#### Given text

I was a pretty good RE Broker, yet I had no clue to the corruption and fraud being perpetrated in the securitizations and secondary market - none. Did you know your companies "big shots" were selling bogus cdo's, mbs, cds worldwide?


Halfbrite, I didn't have to know specifically about the securitization games that were going on. All I had to do was pay attention to the garbage that was being peddled by every lender that came into my office during the boom. I also observed a spike in FICO scores and loosening in various automated underwriting models, and steering by lenders who offered alternative product approvals with outrageous pricing incentives. I also noted HELOC offers on every conforming and non-conforming loan approval- at one point, lenders offered HELOCs as casually as fast food joints offered fries with a burger. In addition to loose underwriting and irresponsible products, I looked closely at MLS data and paid close attention to financing on closed sales. I also noted that prices rose in tandem with loan limits.

########
#### Dataset content

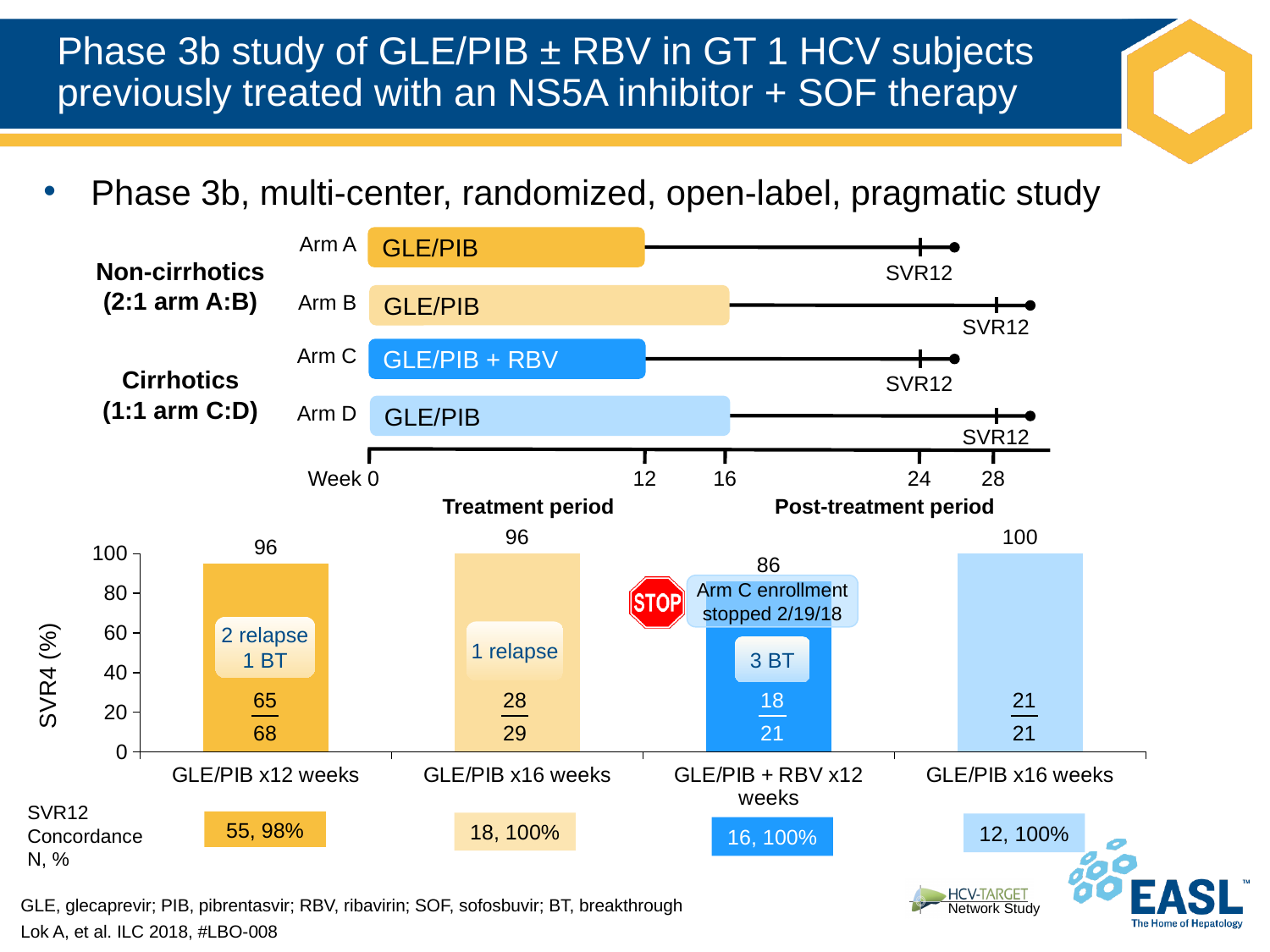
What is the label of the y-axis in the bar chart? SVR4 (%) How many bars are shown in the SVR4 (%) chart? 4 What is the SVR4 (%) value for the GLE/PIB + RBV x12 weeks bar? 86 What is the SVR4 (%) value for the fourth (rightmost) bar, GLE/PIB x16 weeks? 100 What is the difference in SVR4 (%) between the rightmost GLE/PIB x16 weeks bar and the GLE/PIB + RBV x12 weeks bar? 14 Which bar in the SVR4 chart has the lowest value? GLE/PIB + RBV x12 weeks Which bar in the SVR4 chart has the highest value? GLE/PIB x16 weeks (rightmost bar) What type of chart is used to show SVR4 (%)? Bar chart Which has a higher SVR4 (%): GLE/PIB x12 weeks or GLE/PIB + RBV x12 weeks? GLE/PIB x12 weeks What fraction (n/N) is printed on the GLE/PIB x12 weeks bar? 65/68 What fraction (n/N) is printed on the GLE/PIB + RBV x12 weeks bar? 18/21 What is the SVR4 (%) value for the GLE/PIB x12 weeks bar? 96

########

What you will do. Please answer from the mortgage-boom comment: what did the writer say prices rose in tandem with?

Reply. Loan limits.